ボクが、あっさりと引退したのを見て、「ああ、そんな生き方もあるのか!」って、会社を息子に譲って、引退する人が周囲には増えてきましたがね。
           
耄碌前の数年は「人生至福の時」なのにね。
でも、ボクより数段上の人生の巧者がいるんですよ。
紀伊国屋書店からネパール語字典をだしている、森田宏さんなんか、同い年なのにボクより数年も前に引退して、それまで日本にはなかったネパール語の字引を作ってしまったもんねぇ。
彼からみると、ボクなんか、どん欲な本性の蟻にみえていたんだろうなぁ。
           
こんな泣き言をいっても、聞き苦しいだろうから蟻の話に、すり替えよーっと。
              
このイソップの話とは反対に、アリが最初の人間になったというのがあるそうです。
インディアンのポピ族では、最初の人間はアリであったと信じているそう。
これは、アリの勤勉さを礼賛しているらしい。
でも、狩猟の民のアパッチが農耕の民のナバホをアリ人間とよんでいるのは、土にしがみついて生きているのを侮蔑しての呼び方らしいですねぇ。
           
アリには予知能力があるっていう風習も多いらしい。
日本ではアリが闘うと雨が降るといい、アイヌでは大きな黒いアリが多くみられるのを凶年の前兆とするそうです。
でも、アリの縁起については吉凶に別れるとか。
            
南アメリカのアパライ人では全身を大きな黒いアリにかませて、病気などの悪いものを祓う習俗まであるらしいですよ。
                
こんな宗教的な習俗だけではなく、アリはところによっては、益虫でもあり、害虫でもあるんですねぇ。
ハキリアリは木の葉を切り取って集めるため、ブラジルなどでは、コーヒー園の大害虫だと言うのはよく聞きますね。
アリはアブラムシを保護するので、間接的に植物に害を与えますが、ヨーロッパのエゾアカヤマアリの中には、マツ林の害虫を大量に捕食するのもいて、保護されているとか。
中国やインドでは、ツムギアリがミカン類の害虫駆除に古くから利用されてきたとも聞きます。

実施する作業:
1. 抽出テキストに名前が出てくるアリの種類を、登場順にすべて挙げてください。
2. 抽出テキストの「でも、ボクより数段上の人生の巧者がいるんですよ。」から「でも、アリの縁起については吉凶に別れるとか。」までのすべてを、「アパッチ」を「コマンチ」に入れ替えて書き直してください。

データの内容:

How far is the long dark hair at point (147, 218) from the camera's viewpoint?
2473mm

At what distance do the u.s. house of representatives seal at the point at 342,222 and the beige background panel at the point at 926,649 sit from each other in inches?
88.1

解答一覧:
1. ハキリアリ、エゾアカヤマアリ、ツムギアリ

2.
でも、ボクより数段上の人生の巧者がいるんですよ。
紀伊国屋書店からネパール語字典をだしている、森田宏さんなんか、同い年なのにボクより数年も前に引退して、それまで日本にはなかったネパール語の字引を作ってしまったもんねぇ。
彼からみると、ボクなんか、どん欲な本性の蟻にみえていたんだろうなぁ。
           
こんな泣き言をいっても、聞き苦しいだろうから蟻の話に、すり替えよーっと。
              
このイソップの話とは反対に、アリが最初の人間になったというのがあるそうです。
インディアンのポピ族では、最初の人間はアリであったと信じているそう。
これは、アリの勤勉さを礼賛しているらしい。
でも、狩猟の民のコマンチが農耕の民のナバホをアリ人間とよんでいるのは、土にしがみついて生きているのを侮蔑しての呼び方らしいですねぇ。
           
アリには予知能力があるっていう風習も多いらしい。
日本ではアリが闘うと雨が降るといい、アイヌでは大きな黒いアリが多くみられるのを凶年の前兆とするそうです。
でも、アリの縁起については吉凶に別れるとか。